* Task instructions *
**A)** In the article on refugees crossing from Minnesota into Canada, translate this sentence into Spanish: "They were told the border crossing would be a five-minute walk from the drop-off."
**B)** Using the article on refugees crossing from Minnesota into Canada, answer these:
(i) How much did each refugee pay the driver?
(ii) Near which village did Yussuf cross into Canada?
(iii) How long did it take Yussuf to reach a Canadian border station?
**C)** Extend the article on refugees crossing from Minnesota into Canada, picking up right after its final sentence.

* Passage shown *
------------------------------------
Dangerous passage: Refugees in Minnesota risk death to reach Canada

Marketplace Contributor Feb 22, 2017
Eric Kuhn, patrol agent in charge for the U.S. Customs and Border Protection station in Pembina, North Dakota, stands for a portrait while on patrol near the Canadian border. Since 2010, the Border Patrol at Pembina has seen an increase in asylum seekers, primarily those who fled African countries, trying to sneak across the border into Canada. Dan Koeck for MPR News

This story was first published on MPRnews.org 

Bashir Yussuf had survived Somalia’s violence, fled to South America, then struggled through dense Panamanian jungle to make it north and seek asylum.

Now he stood freezing in waist-high snow in the desolate Minnesota-Canadian borderlands, wondering if these last few miles of his journey might be the ones that finally killed him.

He started to walk.

“Sometimes you crawl because you cannot walk,” recalled Yussuf, who crossed into Canada earlier this month through deep snow in the middle of the night at an abandoned border site near the village of Emerson. “Every step you take, you go deep.”

Yussuf, 28, and two other refugees had each paid a driver $600 to deliver them from Minneapolis to far northwestern Minnesota. They were told the border crossing would be a five-minute walk from the drop-off. Three hours later, when Yussuf finally reached a Canadian border station, he was so spent that agents had to remove his boots.
------------------------------------
* Supplied information *
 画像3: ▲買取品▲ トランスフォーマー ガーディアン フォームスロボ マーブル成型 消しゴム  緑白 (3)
------------------------------------
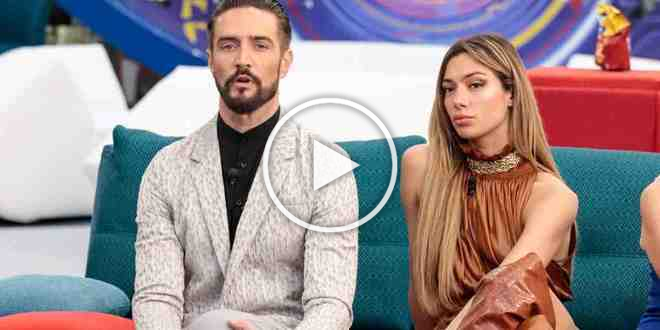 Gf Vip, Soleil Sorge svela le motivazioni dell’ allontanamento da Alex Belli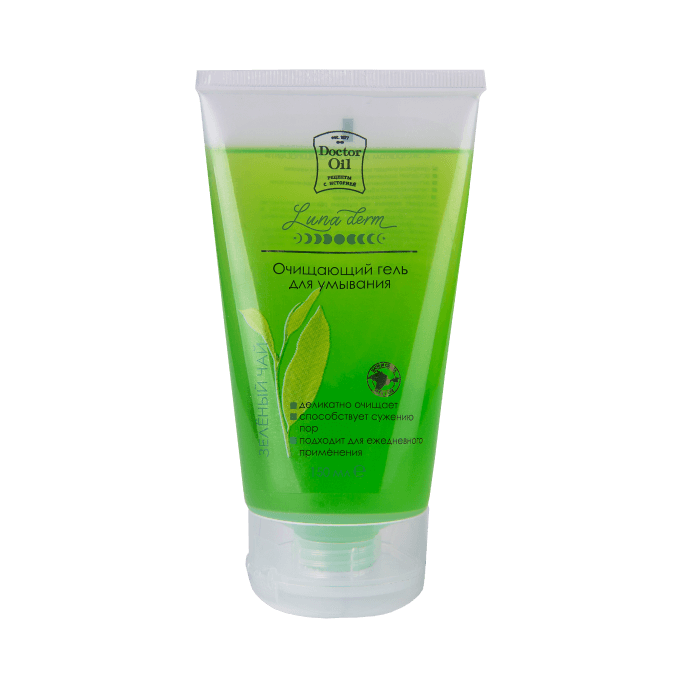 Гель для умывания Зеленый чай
------------------------------------
* Your responses *
**A)** Les dijeron que el cruce fronterizo estaría a cinco minutos a pie del lugar donde los dejaron.

**B)**
(i) $600
(ii) Emerson
(iii) Three hours

**C)**
“I was like, I give up,” he said. “This is your final night.”

Yussuf was lucky. Two Ghanaians who’d tried a similar crossing weeks earlier became trapped in the brutal cold and suffered frostbite so severe it cost one man all of his fingers and parts of both ears. The other kept only his thumb.

Still, they come.

Dozens of mostly African refugees are finding their way to the snow-covered farm fields that straddle the international border on either side of the Red River in North Dakota and Minnesota.

They came to the United States originally seeking asylum but are fleeing to Canada, in part because they fear the political climate in U.S. makes it more likely they will be deported.

The crossings have accelerated this winter to the point where they are overwhelming Manitoba’s refugee aid system. Canadian officials, worried about the fate of refugees as well as their country’s border security, have become increasingly alarmed about the illegal passages.

The gate at the abandoned Noyes border crossing into Canada.   

It shows no signs of stopping.

Minnesota immigration attorneys say Donald Trump’s election as president triggered panic among many refugees who’d been hoping for asylum in the U.S. but now see Canada as their only chance.

In the Twin Cities, migrants have managed to find drivers and quasi-smugglers who for a few hundred dollars promise to deliver them to the border, but don’t say where, exactly.

It’s a journey that might kill someone this winter. But the stories of Yussuf and others who have made the crossing suggest that despite the cost, many more will try.

‘Things were not as they had thought’

Yussuf’s winter journey that night to the Minnesota-Canadian border began nearly four years earlier in Somalia, where he said he was targeted as a minority tribe member who fell in love with a girl from a majority tribe and was badly beaten.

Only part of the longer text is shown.